Tuesday 26 July 2016

What Makes a Document?

I believe all photographs qualify as documents, in that they are, in John Berger's words - 'a trace naturally left by something that has passed'. It is time and context that gives value to a photographic document. A photograph of a person standing in front of a plain wall might have little value to the world at large, but to that person's mother would be very precious. The meaning and importance of an image can change over time, when further events happen or come to light, as happened with Jose's balloon image.

I believe hindsight can also affect the meaning of an image.A group photograph of Jimmy saville with a group of schoolchildren might have made a mildly interesting tabloid picture at the time, but now, with hindsight, such images have a dark, sinister overtone. People's perception of an image has changed with new knowledge of the situation that was ongoing at the time, even though the image itself hasn't changed. What was happening at the time has not changed either, it's just that we now know about it, which shows such images in a different light.

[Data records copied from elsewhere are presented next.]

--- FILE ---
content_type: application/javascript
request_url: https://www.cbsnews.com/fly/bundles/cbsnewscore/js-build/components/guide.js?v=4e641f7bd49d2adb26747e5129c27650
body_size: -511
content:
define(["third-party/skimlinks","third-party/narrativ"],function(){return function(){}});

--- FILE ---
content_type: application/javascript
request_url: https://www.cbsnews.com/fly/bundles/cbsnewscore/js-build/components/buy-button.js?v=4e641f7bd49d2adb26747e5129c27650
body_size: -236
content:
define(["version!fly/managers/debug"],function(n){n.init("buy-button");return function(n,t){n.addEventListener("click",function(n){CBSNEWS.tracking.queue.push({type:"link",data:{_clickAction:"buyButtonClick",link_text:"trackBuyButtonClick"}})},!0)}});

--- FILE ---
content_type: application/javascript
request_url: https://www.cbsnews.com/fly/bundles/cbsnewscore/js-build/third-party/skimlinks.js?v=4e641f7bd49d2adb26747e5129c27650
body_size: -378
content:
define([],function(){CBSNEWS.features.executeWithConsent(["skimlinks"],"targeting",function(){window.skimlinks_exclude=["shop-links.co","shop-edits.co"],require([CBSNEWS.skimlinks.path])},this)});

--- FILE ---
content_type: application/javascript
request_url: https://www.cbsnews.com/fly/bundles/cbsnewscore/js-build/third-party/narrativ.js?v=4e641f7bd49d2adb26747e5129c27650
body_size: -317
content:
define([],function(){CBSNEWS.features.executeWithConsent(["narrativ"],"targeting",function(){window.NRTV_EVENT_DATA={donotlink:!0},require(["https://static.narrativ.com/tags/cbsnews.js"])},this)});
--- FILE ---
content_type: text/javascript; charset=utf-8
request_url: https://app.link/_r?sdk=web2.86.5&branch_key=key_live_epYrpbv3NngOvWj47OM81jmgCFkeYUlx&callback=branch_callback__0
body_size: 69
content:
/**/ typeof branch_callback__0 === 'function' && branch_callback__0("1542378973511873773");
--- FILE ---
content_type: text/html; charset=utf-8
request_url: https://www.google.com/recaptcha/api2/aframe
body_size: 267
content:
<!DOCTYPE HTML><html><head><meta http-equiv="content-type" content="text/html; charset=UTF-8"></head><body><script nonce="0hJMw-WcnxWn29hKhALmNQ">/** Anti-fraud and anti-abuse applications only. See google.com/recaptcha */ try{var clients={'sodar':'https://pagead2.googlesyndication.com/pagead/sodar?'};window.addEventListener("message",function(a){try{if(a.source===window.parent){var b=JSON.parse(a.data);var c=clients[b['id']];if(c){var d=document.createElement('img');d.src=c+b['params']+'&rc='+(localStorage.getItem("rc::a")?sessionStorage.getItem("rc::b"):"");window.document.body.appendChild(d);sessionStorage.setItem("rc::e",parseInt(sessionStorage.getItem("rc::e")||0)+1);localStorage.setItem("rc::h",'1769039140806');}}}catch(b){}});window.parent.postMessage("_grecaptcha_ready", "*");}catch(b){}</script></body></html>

How much we know of the circumstances of an image dictates to a large extent how useful it is as a document. A photograph can be attractive to look at, even when we don't know what it is we are looking at, however its usefulness as a document is impeded when supporting information (in the form of text, or additional images) is limited. Having no prior knowledge of Jose's photograph in Spain, I simply see two figures standing in front of a wall. The one on the left is evidently military, but I wouldn't neccessarily have guessed the one on the right is a religious figure, as the style of dress is unfamiliar to me. It is difficult to see with such a small image, but it appears that the military figure is smiling, and the religious figure is not. Is this significant? I enjoyed John Berger's example in his esssay 'Appearances' of the image of the smiling man and the horse. He recognises that with no contextual information, the viewer is forced to conjure their own interpretation of the scene. Would I look at Jose's image and see two friends? or would I see the man on the right fearful of his immediate future, and the man on the left relishing the thought of executing his prisoner?

Authenticity is another interesting facet to this debate. In Robert Fenton's famous photograph 'The Shadow of the Valley of Death', he had moved the cannonballs onto the road from elsewhere, presumably to dramatise the image. It is a staged photograph, however I believe that this doesn't make it less of a document, but that its documentary focus has shifted. The image still records a scene where fighting took place (but not as it turns out where the charge of the light brigade happened), and it still records the actual cannonballs used in the battle. Bearing these facts in mind, the photograph is a document. It is however documenting a slice of time not from the original battle, but from from the moment the image was being made. In effect I would treat it similar to an image taken of a battle re-enactment. On the sliding scale of value however, Fenton's would register more valuable due to its proximity time-wise to the actual event.

To sum up my thoughts of 'what makes a document?' - A photograph becomes a document the moment the shutter is pressed, but its documentary value is based on a flexible, fluid, sliding scale, which is influenced by context and time.